Locked inside the prickly pear cactus may be the best friend your workout ever had. A French research scientist has established that professional athletes can work out longer and harder while using prickly pear extract.

Prickly Pear Takes on Obesity

Prickly pear contains what is known as “fat binding properties”. These properties allow the body to expel around 30 percent more fat after eating a meal.

Translate: Your body absorbs nearly 1/3rd less fat from the food you’ve ingested.

The best way to reap the benefits of prickly pear is through your foods. Following are a few recipes for foods you can eat daily to incorporate prickly pear into your diet on a regular basis.

How about some prickly pear in your next healthy salad? Or a sweet tropical mousse? Prickly pear can also be used to make tea, jelly and even butter. Following are some recipes to get your started using prickly pear.

Southwest Cactus Salad

  • 2 cups Nopalitos, diced 1/2-inch pieces
  • 4 green onions
  • 1/2 pound tomatoes peeled
  • 1/4 cup lime juice
  • 2 tablespoons minced cilantro
  • Salt
  • 1 bell pepper, chopped

Combine nopalitos, onions, lime juice and cilantro. Mix and season with salt. Serve or cover and chill. Recipe makes 8 servings.

Prickly Pear Salad Dressing

  • 1/2 cup prickly pear puree
  • 1/3 cup salad oil (not olive oil)
  • 1 teaspoon salt
  • 1 teaspoon sugar
  • 3 to 4 tablespoons tarragon white wine vinegar

Shake all ingredients together in a covered jar. Makes about 1 cup. This pretty pink dressing is thin like an oil and vinegar dressing, but lower in calories. Good on fruit salads and tossed green salads.

Nutrition Nibble: Some studies show that the pectin in the prickly pear pulp can help lower levels of “bad” cholesterol. Both fruits and pads of the prickly pear are rich in slowly absorbed soluble fibers, which help stabilize blood sugar levels. Studies are on-going to learn more.

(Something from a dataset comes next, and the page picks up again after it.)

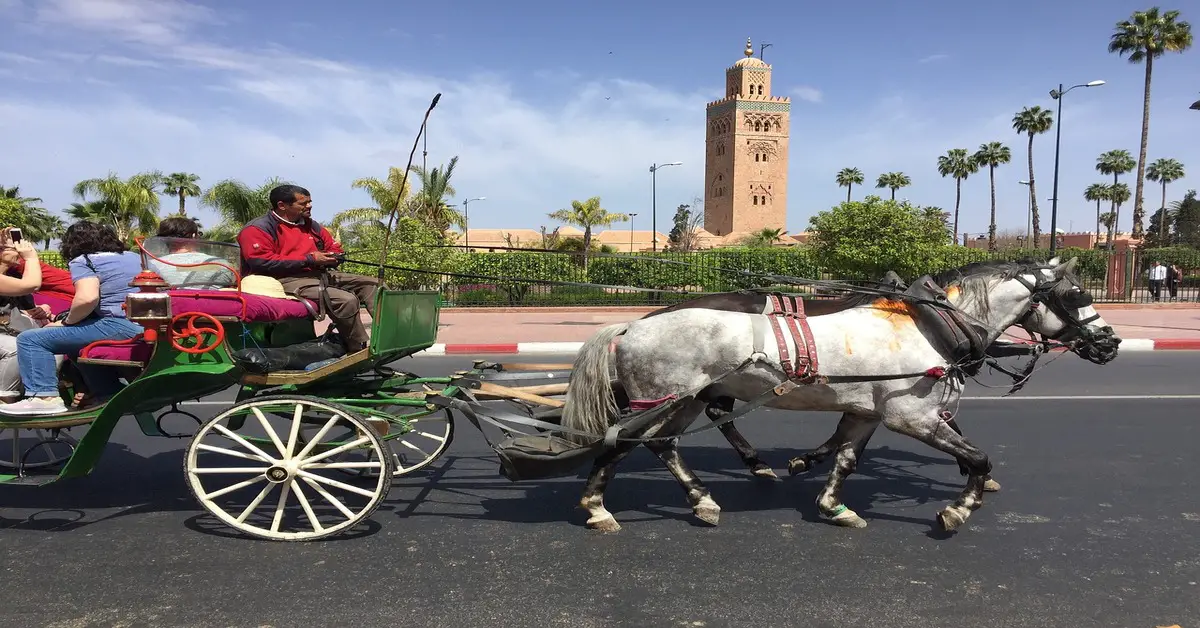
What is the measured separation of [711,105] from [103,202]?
64646 millimetres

Tropical Prickly Pear Mousse

  • 1 envelope (1/4 ounce) non-flavored gelatin (1 tablespoon)
  • 3/4 cup canned pineapple juice or water
  • 4 prickly pears
  • 1/3 cup sugar
  • 1/8 teaspoon almond extract
  • Dash salt
  • 1 cup whipping cream, whipped

In medium saucepan, sprinkle gelatin over pineapple juice or water; let stand 5 minutes. To peel prickly pears, wear protective gloves. Using tongs to hold fruit, slice off both ends of fruit. Slit fruit lengthwise and lift out pulp. Chop pulp. In blender or food processor fitted with metal blade, process pulp until liquified. Strain out seeds. Stir liquid into gelatin mixture with sugar, almond extract and salt.

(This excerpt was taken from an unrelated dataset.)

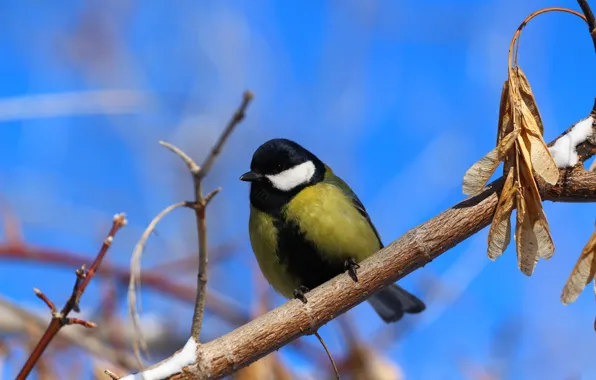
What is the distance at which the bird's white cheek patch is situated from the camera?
3156 mm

Cook and stir 5 minutes over medium heat to dissolve gelatin. Place in refrigerator; chill 1 hour until mixture mounds when dropped from spoon. With rubber spatula or whisk, fold in whipped cream until blended (do not stir). Spoon into four dessert dishes or long-stemmed goblets; chill several hours or until firm. Recipe makes four servings.

Prickly Pear Tea

  • Fill an 8 ounce glass or one cup with tea (hot or cold).
  • Add 1 teaspoon of prickly pear syrup and stir well.

Prickly Pear Jelly Recipe

  • 1 gallon prickly pear cactus fruit, very ripe (deep garnet color)
  • 4 cups sugar
  • 4 cups juice
  • 2 packages fruit pectin

Gather the fruit using a tong and a pair of gloves. Put the fruit in a sink with water. Using tongs, swish in water to remove stickers. Cut fruit in half. Place in large pan. Boil until fruit is shriveled. Mash with potato masher. Strain through jelly bag or cheese cloth. Bring juice and pectin to boil. Add sugar and boil to jelly stage. Pour into jelly glasses and seal.

Prickly Pear Butter

  • 1 pound unsalted butter
  • 2 each prickly pear cactus fruit or
  • 1/2 cup of another fruit or berry of your choice, strawberries, or raspberries, etc.
  • 1 bunch cilantro, chopped
  • 1/2 cup honey
  • Salt, to taste

Let butter soften slightly in a mixing bowl or food processor. Peel and puree the cactus fruit; strain the juice through a fine strainer. Add: the juice, cilantro, honey and salt to the mixing bowl or food processor; blend until smooth and all is incorporated. Put into the refrigerator until it begins to stiffen. Lay out a small sheet of wax paper or plastic wrap and spread out some of the butter in a small strip. Roll up the paper or plastic like a cigar and twist the ends until it becomes a tight package. Freeze until hard and return to refrigerator to soften slightly for easy slicing.